EXERCISE DETAILS -
The output should be every line below that includes the word "Summer".

Records from a collection -
*** Begin section ***
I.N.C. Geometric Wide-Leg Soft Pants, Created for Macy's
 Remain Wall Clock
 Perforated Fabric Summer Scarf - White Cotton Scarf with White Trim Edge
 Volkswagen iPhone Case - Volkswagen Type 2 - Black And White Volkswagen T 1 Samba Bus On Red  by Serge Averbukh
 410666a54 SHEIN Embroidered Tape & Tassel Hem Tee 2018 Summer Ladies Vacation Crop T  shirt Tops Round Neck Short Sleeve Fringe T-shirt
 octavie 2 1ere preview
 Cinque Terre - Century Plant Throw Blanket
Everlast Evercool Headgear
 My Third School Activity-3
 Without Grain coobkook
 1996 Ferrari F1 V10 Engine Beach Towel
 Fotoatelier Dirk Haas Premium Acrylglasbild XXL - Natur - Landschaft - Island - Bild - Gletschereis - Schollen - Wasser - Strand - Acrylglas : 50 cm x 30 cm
*** End section ***
REPLY -
 Perforated Fabric Summer Scarf - White Cotton Scarf with White Trim Edge
 410666a54 SHEIN Embroidered Tape & Tassel Hem Tee 2018 Summer Ladies Vacation Crop T  shirt Tops Round Neck Short Sleeve Fringe T-shirt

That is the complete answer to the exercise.